Apart from the pictures, every entry must be retyped exactly.

------

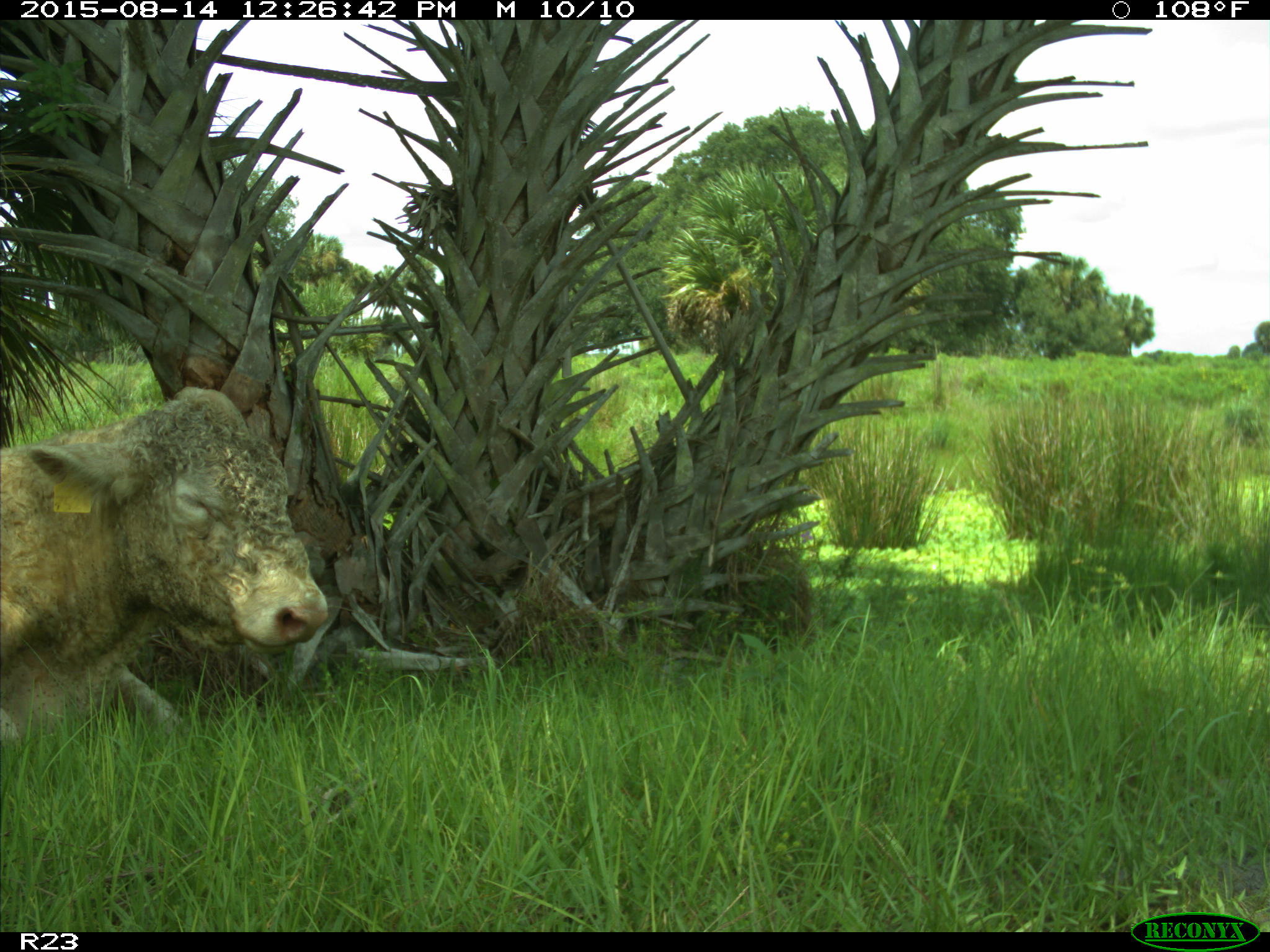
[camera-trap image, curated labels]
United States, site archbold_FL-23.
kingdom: Animalia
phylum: Chordata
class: Mammalia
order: Artiodactyla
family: Bovidae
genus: Bos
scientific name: Bos taurus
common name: domestic cow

------

Solution to this problem:
[camera-trap image, curated labels]
United States, site archbold_FL-23.
kingdom: Animalia
phylum: Chordata
class: Mammalia
order: Artiodactyla
family: Bovidae
genus: Bos
scientific name: Bos taurus
common name: domestic cow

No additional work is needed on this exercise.